(PBR_mat)=

# Physically Based Rendering (PBR)
**Physically Based Rendering (PBR)** is an approach that aims at making your 3D object looks more realistic. Actually, The **Principled BSDF** is a PBR shader, so you have already used it in the last section. Here we will see how to make it better.

## Shader Nodes
As we learned in the last section, materials are made of shaders. To make realistic materials in Blender, we will need to combine principled BSDF shader with other **Shader Nodes** to create a **Node Tree**. If you have a PBR material, switch one of your areas to `Shader Editor` and you will probably see something like this:
```{tip}
:class: margin
There are a lot of free/paid PBR materials available online. The one shown here is obtained from [Poly Haven](https://polyhaven.com/).
```
```{figure} ../../assets/material/sn_example.png
:width: 100%
```
The rectangles are the nodes, you can think of them as functions with inputs and outputs, and the squiggly lines connecting them are called noodles (yes, it is official). The noodles go from the outputs of nodes to the inputs of other nodes, representing the connection among them. To add a node, press <kbd>Shift + A</kbd> or <kbd>Left Mouse Click</kbd> `Add` to bring up the `Add` menu, then choose the node you want to add. If you know the name of the node, you can use `Search...` in the menu. To link two nodes, hold <kbd>Left Mouse Button</kbd> on a **Socket**, then drag it to another. When you want to unlink, hold <kbd>Ctrl + Right Mouse Button</kbd> to cut the noodles. 
```{tip}
:class: margin
- You can collapse a node by <kbd>Left Mouse Click</kbd> {octicon}`chevron-down` on its top left to make the UI look cleaner.
```
```{figure} ../../assets/material/sn_add.gif
:width: 100%
```
Now, let's look into the components of a PBR material.
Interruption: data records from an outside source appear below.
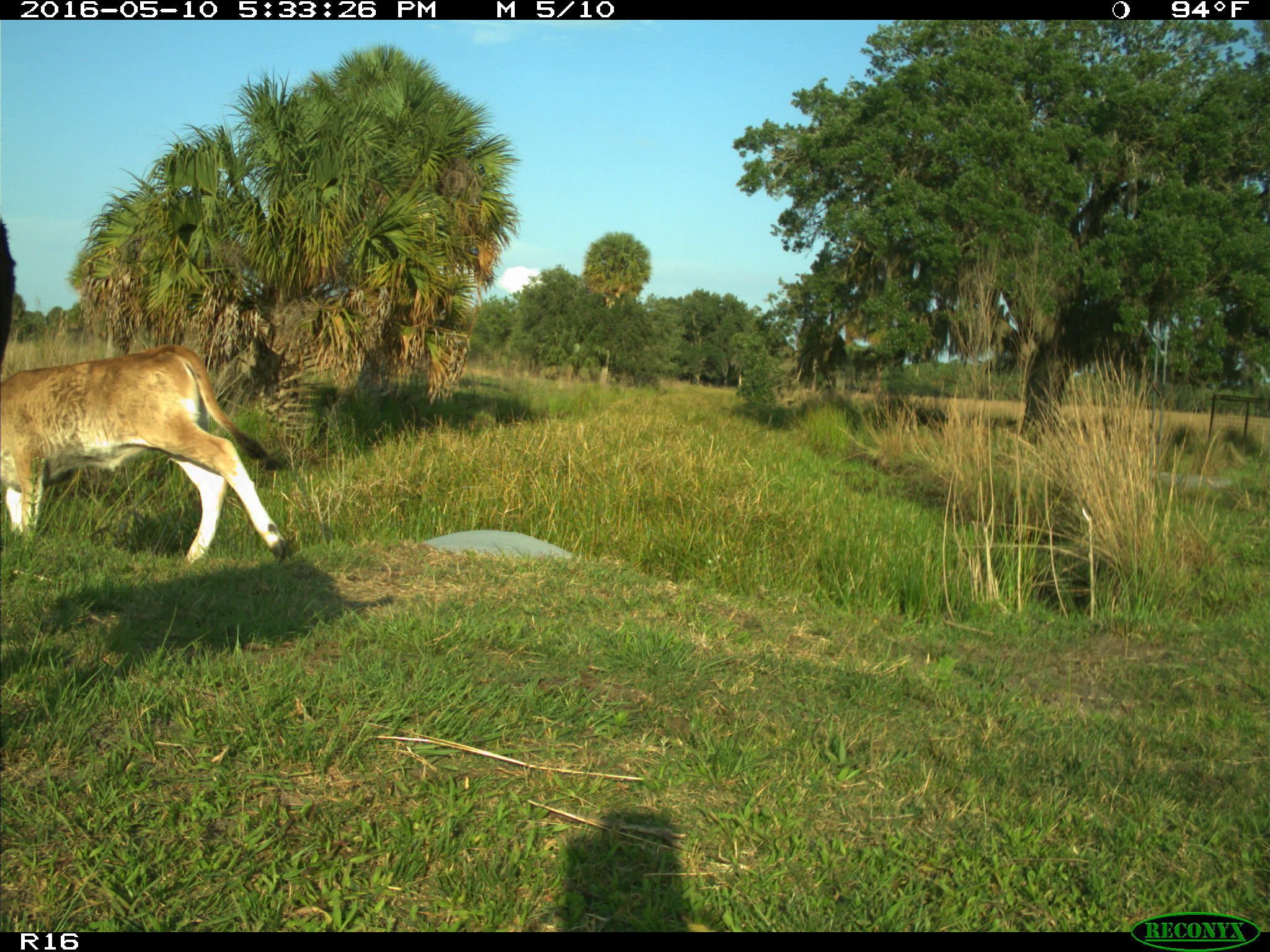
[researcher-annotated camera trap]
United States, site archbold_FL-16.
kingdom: Animalia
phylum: Chordata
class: Mammalia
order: Artiodactyla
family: Bovidae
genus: Bos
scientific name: Bos taurus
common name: domestic cow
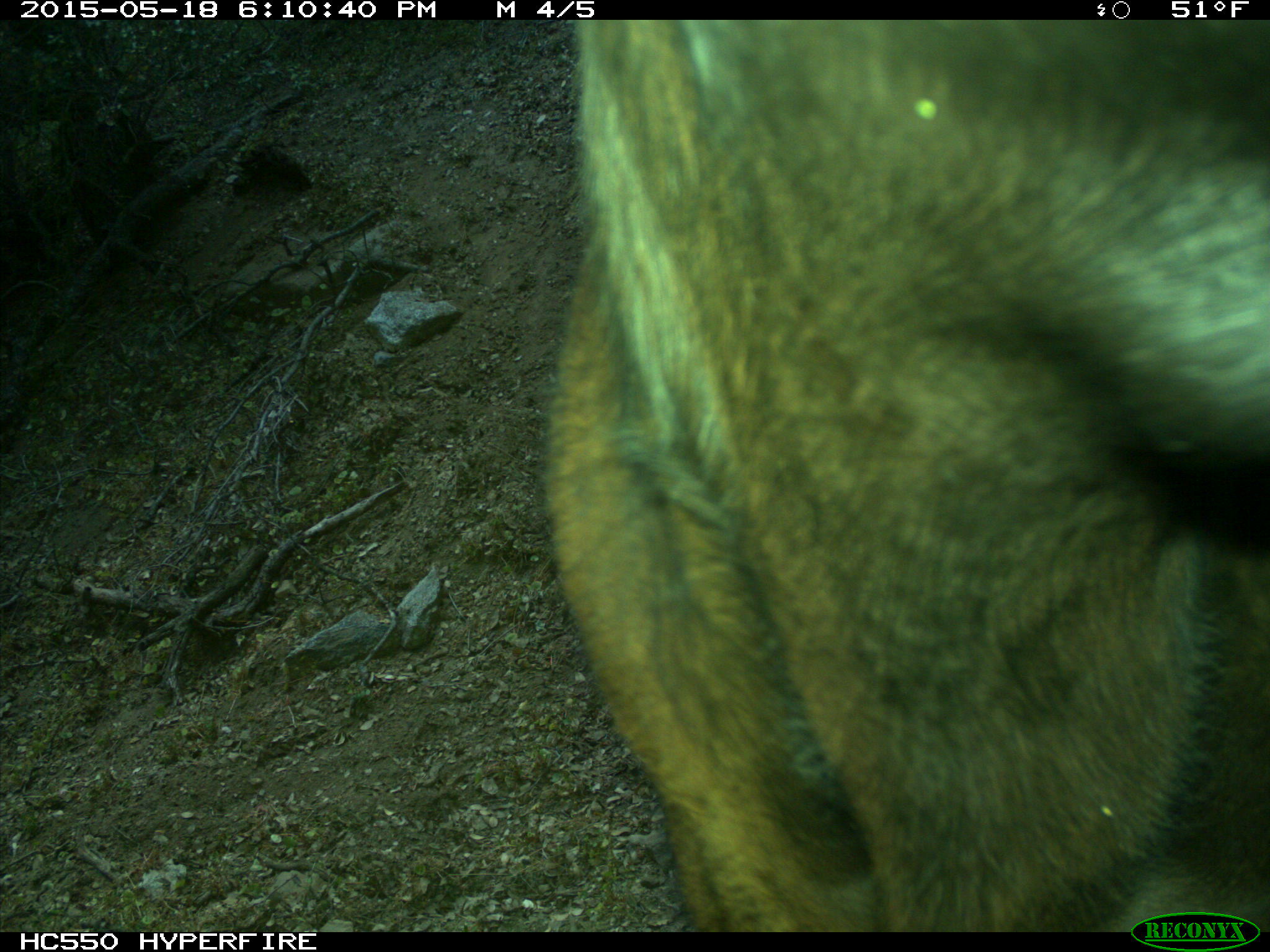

## Texture Coordinate and UV Mapping
The **Texture Coordinate** node defines how the textures should be put on the object and the **Mapping** node allows you to make adjustments to the placement and scale. 
```{figure} ../../assets/material/tex_coord.png
:width: 100%
```
A common choice is `UV`, which means using a **UV Map**. **UV Mapping** is a process of mapping the surface of a mesh to a 2D space so a 2D texture can be applied. In Blender, Suzanne (the monkey) comes with a pre-made **UV Map**, and you can adjust it in the `UV Editor` area:
```{figure} ../../assets/material/UV_Suzanne.gif
:width: 100%
```
```{tip}
:class: margin
- "U" and "V" are the "X" and "Y" of a different coordinate system.
- The choice of seams has a major impact on the end result
```
To make a UV map manually, first you need to tell Blender where should the surface spit by selecting the edges then <kbd>Right Mouse Click</kbd> and choosing `Mark Seam`. Select the faces to be included in the new UV map and press <kbd>U</kbd> or <kbd>Left Mouse Click</kbd> `UV` on the header to open the `UV Mapping` menu, then choose `Unwrap`. 
```{figure} ../../assets/material/UV_make.gif
:width: 100%
```
Besides `UV`, `Generated` gives you coordinates automatically generated from mesh, and `Object` lets you control the coordinates with an object.
```{figure} ../../assets/material/node_tex_coord_obj.gif
:width: 100%
```


## Texture 
A texture allows different parts of the mesh to have different colors. Add an `Image Texture` node, load an image from a file and connect the `Color` output to the `Base Color` input socket of the `Principled BSDF` shader. The object will have texture on its surface, but still looks rather flat, like in early 3D video games.
```{figure} ../../assets/material/tex_node.png
:width: 100%
```

## Roughness Map
One way to make the material look better is to make it have some rough spots. The **Roughness Map** is a grayscale image when plugged into a `Roughness` socket, lighter-colored parts will have higher roughness values, darker ones with lower values. Similar to adding texture, load the roughness map in an `Image Texture` node, change the `Color Space` to `Non-Color`, then link `Color` to `Roughness`. Compared to the previous image, you can see the material now has more depth to it.
```{figure} ../../assets/material/roughness_map.png
:width: 100%
```

## Normal Map
In the last chapter, we used **Shade Smooth** to manipulate the normals on the pixel level and made objects look smoother than they actually are. The **Normal Map** functions in a similar way, but instead of making the surfaces look smooth, it can make them look more detailed. The image that stores the normal map has its R/G/B channel representing the X/Y/Z (the order may differ) part of the normal vector. To add it to the material, make a new `Image Texture` node and load the map, change the `Color Space` to `Non-Color`, then link `Color` to a `Normal Map` node, finally connect the output `Normal` socket to `Principled BSDF` shader's input `Normal` socket.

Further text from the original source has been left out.